Grampp S, Henk C B, Mostbeck G H
Department of Radiology, University of Vienna-AKH, Austria.
J Comput Assist Tomogr. 1998 Jan-Feb;22(1):25-7. doi: 10.1097/00004728-199801000-00004.
In MRI of the skeleton, marrow edema is a frequent finding that can be caused by avascular necrosis, fracture, bone bruises, transient osteoporosis, osteomyelitis, primary tumors, metastases, and altered biomechanical properties. We examined a 29-year-old woman golfer with mild pain and swelling of the proximal phalanx II of the left hand. No signs of a stress fracture were seen on the MR images or plain radiographs. MRI revealed increased signal intensity on T2-weighted images in the metacarpal and proximal phalanx II in the left hand. We concluded that bone marrow edema may be the result of physiologic bone response to stress and may not necessarily correspond with severe trauma.
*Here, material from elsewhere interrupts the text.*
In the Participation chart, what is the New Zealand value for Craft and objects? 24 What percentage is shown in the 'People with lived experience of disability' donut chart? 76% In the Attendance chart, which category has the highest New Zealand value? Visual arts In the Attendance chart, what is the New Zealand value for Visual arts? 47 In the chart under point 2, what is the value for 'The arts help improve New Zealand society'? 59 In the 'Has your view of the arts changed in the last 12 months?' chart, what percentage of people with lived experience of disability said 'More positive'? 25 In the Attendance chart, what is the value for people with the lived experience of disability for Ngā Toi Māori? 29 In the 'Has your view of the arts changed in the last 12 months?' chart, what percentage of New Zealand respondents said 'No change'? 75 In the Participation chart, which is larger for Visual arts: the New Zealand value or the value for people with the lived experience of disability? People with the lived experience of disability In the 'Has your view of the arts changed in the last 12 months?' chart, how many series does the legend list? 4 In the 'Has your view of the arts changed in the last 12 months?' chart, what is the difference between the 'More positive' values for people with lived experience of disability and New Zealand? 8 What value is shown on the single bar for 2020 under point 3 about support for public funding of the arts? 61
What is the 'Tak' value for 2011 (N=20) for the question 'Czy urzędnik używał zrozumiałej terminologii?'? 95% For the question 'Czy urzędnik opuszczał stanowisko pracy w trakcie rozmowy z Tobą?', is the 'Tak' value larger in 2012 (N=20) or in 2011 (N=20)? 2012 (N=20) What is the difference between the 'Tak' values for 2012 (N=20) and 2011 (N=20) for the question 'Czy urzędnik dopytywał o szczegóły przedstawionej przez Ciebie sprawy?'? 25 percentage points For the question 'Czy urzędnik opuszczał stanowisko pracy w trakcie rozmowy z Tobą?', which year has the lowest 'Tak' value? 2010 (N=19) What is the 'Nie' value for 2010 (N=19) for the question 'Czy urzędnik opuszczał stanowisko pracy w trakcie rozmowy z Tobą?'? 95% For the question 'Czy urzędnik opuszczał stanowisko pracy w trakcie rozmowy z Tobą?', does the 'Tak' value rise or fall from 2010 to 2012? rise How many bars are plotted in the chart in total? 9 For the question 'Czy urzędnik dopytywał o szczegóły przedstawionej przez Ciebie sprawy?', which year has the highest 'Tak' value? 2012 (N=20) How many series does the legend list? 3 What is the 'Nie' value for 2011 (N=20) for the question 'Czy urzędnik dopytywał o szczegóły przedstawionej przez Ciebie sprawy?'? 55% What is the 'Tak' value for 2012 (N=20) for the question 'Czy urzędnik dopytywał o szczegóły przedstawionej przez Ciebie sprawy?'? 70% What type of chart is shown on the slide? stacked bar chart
Our case complements recent observations outlining the influence of altered biomechanics as a reason for marrow edema.
在骨骼的磁共振成像(MRI)中,骨髓水肿是一种常见表现,可由缺血性坏死、骨折、骨挫伤、暂时性骨质疏松、骨髓炎、原发性肿瘤、转移瘤以及生物力学特性改变引起。我们检查了一名29岁的女性高尔夫球手,她左手第二近节指骨有轻度疼痛和肿胀。在磁共振图像或X线平片上未发现应力性骨折的迹象。MRI显示左手第二掌骨和近节指骨在T2加权图像上信号强度增加。我们得出结论,骨髓水肿可能是骨骼对应力的生理反应结果,不一定与严重创伤相关。我们的病例补充了近期有关生物力学改变作为骨髓水肿原因的观察结果。